Personal information
- Born: September 16, 1960 (age 66) Tbilisi, Georgia

Chess career
- Country: Soviet Union (until 1992) Georgia (1992–1996) Italy (1996–2007) Monaco (since 2007)
- Title: Grandmaster (1992)
- Peak rating: 2540 (July 1997)

= Igor Efimov (chess player) =

Georgian-Monégasque chess grandmaster (born 1960)

Igor Borisovich Efimov is a Georgian chess grandmaster who plays for Monaco.

==Chess career==
He won the Italian Chess Championship in 1997 and 1998.

In February 2017, he won the Monaco Chess Championship, where he tied for first place with Igor Berezowsky but prevailed on tiebreak scores.

As of October 2020, he was one of two grandmasters in Monaco, alongside David Marciano.
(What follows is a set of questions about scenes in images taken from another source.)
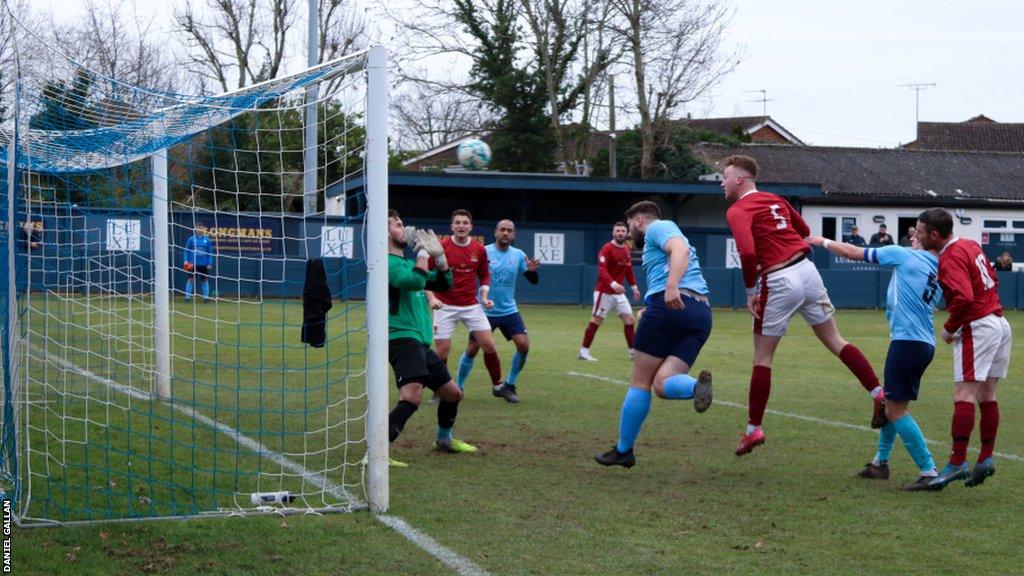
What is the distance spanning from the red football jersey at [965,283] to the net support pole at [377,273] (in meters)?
3.61

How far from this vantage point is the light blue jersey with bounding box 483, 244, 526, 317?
12500mm

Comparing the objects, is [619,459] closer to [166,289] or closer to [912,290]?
[912,290]

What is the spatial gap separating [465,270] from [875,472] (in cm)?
500

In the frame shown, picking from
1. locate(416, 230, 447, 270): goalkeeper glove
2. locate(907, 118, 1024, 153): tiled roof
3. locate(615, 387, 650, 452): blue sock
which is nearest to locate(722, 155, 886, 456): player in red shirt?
locate(615, 387, 650, 452): blue sock

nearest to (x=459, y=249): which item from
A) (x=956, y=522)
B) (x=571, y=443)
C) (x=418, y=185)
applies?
(x=571, y=443)

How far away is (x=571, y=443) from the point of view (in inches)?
366

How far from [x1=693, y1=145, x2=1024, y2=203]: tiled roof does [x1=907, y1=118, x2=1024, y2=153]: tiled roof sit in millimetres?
11899

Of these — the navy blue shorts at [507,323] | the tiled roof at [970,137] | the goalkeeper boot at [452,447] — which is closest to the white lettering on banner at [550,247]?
the navy blue shorts at [507,323]

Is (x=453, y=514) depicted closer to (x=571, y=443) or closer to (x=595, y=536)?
(x=595, y=536)

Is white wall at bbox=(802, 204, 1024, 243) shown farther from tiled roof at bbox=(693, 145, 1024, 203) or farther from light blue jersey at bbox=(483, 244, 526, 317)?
light blue jersey at bbox=(483, 244, 526, 317)

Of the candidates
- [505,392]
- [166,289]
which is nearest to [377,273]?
[166,289]

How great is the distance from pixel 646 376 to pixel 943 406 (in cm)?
546

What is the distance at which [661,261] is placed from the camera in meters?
7.84

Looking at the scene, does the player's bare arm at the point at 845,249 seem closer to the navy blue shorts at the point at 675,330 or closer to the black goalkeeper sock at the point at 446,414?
the navy blue shorts at the point at 675,330
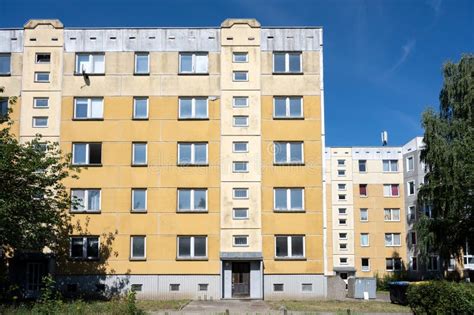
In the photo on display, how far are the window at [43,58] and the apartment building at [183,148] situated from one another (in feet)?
0.19

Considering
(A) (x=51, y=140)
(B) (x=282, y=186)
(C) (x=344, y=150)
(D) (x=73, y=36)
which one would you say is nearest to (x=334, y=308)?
(B) (x=282, y=186)

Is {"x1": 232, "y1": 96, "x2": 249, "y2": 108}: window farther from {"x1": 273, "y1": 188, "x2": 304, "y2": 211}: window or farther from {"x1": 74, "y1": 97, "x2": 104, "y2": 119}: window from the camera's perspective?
{"x1": 74, "y1": 97, "x2": 104, "y2": 119}: window

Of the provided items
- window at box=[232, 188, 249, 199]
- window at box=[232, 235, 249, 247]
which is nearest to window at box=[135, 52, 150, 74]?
window at box=[232, 188, 249, 199]

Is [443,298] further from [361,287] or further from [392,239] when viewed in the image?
[392,239]

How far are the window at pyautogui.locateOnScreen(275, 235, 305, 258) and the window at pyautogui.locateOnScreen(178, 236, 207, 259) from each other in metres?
4.17

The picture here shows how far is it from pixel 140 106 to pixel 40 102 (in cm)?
588

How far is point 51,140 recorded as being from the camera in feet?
109

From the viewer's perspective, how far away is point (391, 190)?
6228 centimetres

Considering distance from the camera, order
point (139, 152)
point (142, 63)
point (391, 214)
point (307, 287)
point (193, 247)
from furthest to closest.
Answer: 1. point (391, 214)
2. point (142, 63)
3. point (139, 152)
4. point (193, 247)
5. point (307, 287)

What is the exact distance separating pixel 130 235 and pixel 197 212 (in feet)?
13.3

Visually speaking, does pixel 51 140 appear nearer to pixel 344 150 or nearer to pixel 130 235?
pixel 130 235

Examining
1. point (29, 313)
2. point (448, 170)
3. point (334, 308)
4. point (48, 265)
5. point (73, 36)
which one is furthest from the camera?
point (448, 170)

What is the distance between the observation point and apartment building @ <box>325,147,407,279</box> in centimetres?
6094

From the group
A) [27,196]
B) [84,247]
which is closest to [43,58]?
[27,196]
In June 2024, he won the European Small Nations Individual Chess Championship by scoring 8/9 without any losses and finishing ahead of Fred Berend and Serni Ribera Veganzones.

In September 2024, he played for Monaco at the 45th Chess Olympiad. At the event, he was defeated by Daniel Quizon, who became a grandmaster after their game.

He played in the Chess World Cup 2025, where he was defeated by Ediz Gürel in the first round.